I’m not following a trend per se like other young women who have chosen to bleach then dye their hair gray. Mine just grow naturally. My early grays (or silvers as I like to refer to them) are a product of my genetics from my dad. Starting in his late twenties, he started graying rapidly and has had nearly all white hair since his sixties. He hasn’t seen the full extent of mine yet since he’s been away. He, being obsessive about health and nutrition, would probably tell me that it’s a deficiency in some X, Y, Z vitamin rather than my genetics taking its course.
My first silver strand was discovered when I was 18 by one of my personal care assistants at college. While helping with the blow dryer, she announced, “Girrrrrrrl, you have a big ol’ white hair on the back of your head.”
“Oh no, really?”
“Want me to pull it?”
“Uh, YEAH! How horrible!”
My views on graying didn’t turn more positive until, well…they had to. Throughout my twenties I only developed a thin strip of silver growing from the upper left side of my head, my thick hair covering it well. Since most people never noticed it I was indifferent. This feeling changed when I noticed my silvers going rogue around the time I turned 29.

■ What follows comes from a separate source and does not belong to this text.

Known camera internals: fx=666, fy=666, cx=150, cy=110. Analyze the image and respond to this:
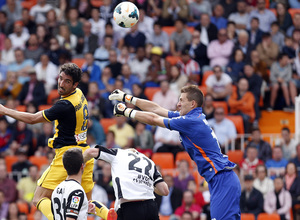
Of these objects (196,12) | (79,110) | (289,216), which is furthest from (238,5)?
(79,110)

They weren’t neatly contained anymore in their secret spot beneath layers of hair. They started to sprout in squiggles from the very top of my head, to the middle and along my right temple. Now both sides of my hairline were affected.

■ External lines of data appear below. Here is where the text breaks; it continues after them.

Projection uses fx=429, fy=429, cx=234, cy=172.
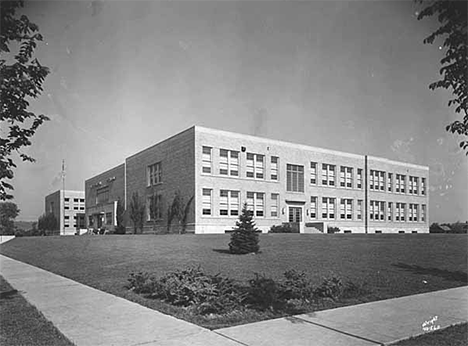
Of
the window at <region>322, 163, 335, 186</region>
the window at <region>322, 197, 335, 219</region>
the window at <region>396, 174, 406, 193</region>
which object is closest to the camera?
the window at <region>322, 197, 335, 219</region>

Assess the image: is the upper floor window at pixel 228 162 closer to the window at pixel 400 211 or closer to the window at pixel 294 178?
the window at pixel 294 178

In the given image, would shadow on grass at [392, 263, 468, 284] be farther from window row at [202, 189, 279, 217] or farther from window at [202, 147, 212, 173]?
window at [202, 147, 212, 173]

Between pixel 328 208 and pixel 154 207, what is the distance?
20043 mm

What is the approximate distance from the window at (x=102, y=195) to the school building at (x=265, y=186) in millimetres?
427

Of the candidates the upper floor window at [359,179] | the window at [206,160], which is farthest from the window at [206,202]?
the upper floor window at [359,179]

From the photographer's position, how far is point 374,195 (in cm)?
5531

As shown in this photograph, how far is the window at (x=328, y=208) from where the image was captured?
49719mm

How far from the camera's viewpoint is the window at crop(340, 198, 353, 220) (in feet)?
170

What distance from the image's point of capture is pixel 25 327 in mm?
6996

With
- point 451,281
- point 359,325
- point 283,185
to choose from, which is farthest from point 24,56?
point 283,185

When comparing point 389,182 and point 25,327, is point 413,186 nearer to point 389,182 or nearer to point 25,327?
point 389,182

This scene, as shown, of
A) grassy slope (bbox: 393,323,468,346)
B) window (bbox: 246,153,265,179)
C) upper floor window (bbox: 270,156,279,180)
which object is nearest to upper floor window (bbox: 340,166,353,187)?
upper floor window (bbox: 270,156,279,180)

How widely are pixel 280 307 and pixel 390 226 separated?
52.8 m

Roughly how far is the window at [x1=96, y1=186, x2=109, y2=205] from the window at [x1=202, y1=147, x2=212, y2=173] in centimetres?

Noooooooo! I’m not even 30 yet!
I had just started business school at Duke University where I’m still convinced there’s an unpublished beauty requirement in the admissions process because everyone there was so dang attractive. One of the first things I admired of my female classmates was their hair: raven colored ringlets, shimmery, honey blonde locks and voluminous red waves—you name it they had a lovely version of it. Yet the one color that no woman displayed was gray. I’m a bit ashamed to admit it, but I wanted to fit in and thought that throwing some dye on my ‘gray mess’ was the answer.

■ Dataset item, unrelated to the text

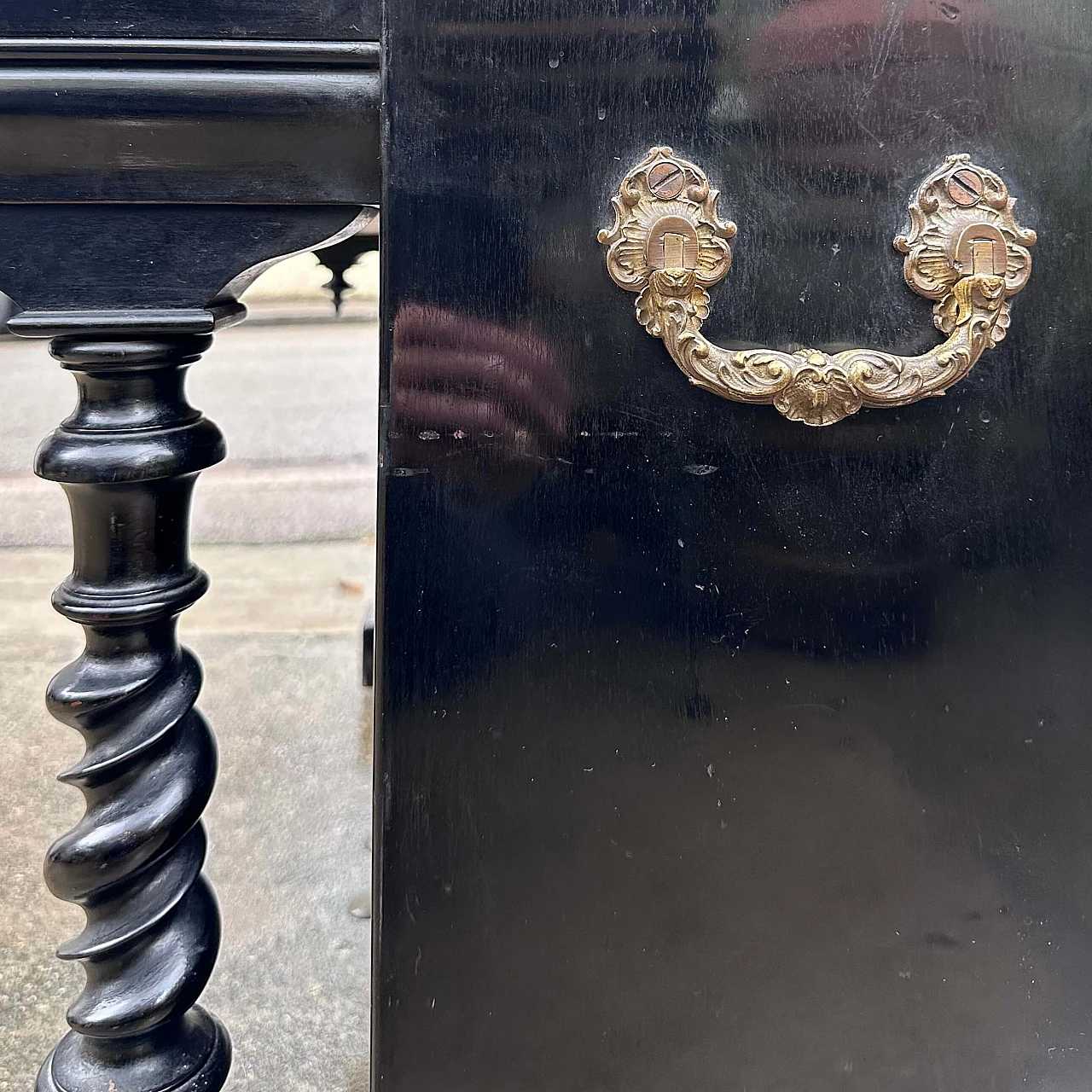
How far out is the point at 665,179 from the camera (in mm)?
588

Starting in August 2009 until September 2013, I used all sorts of coloring methods: boxed hair dye, strategically placed salon highlights, and permanent color to conceal what my father handed down to me. Once I moved back home in May 2011, I knew my mother wouldn’t have the patience to fiddle with box hair color like my assistants did so salon dye jobs were the only way to go.
At $200 a pop every 4-6 weeks (I really needed every 3 weeks, but the growing hole in my wallet was painful) and burning flare-ups of my scalp that followed each visit I knew this habit wasn’t sustainable. I either had to come to terms with my silvers, or deny reality and go broke.
I obviously chose the former. I won’t claim that I had an epiphany one day that allowed me to turn to the mirror and say to myself with a wink, “Well hello there, you beautiful Silver Fox.”
It’s been a slow and gradual process, but—important to note—an intentional one. I chose to grow out all the hair dye and let the silvers flow. That was nearly two years ago. In that time I realized that my silvers have nudged me towards a greater acceptance of time’s passing and the change it brings to my physical appearance. Might be gloomy and petrifying to some, but having a visual cue, whether that may be silver hair, wrinkles or both serve as a constant reminder of my limited time here on earth. This jolts me to wake up and say, "Times a tickin’, get to livin’!" (Yeah, I say this to myself. Try it. It’s fun.)
I’ve also come to realize that it’s precisely these early silvers that I’ve inherited from my dad that remind me of him and help me feel connected to him.
Why then would I ever want to hide that?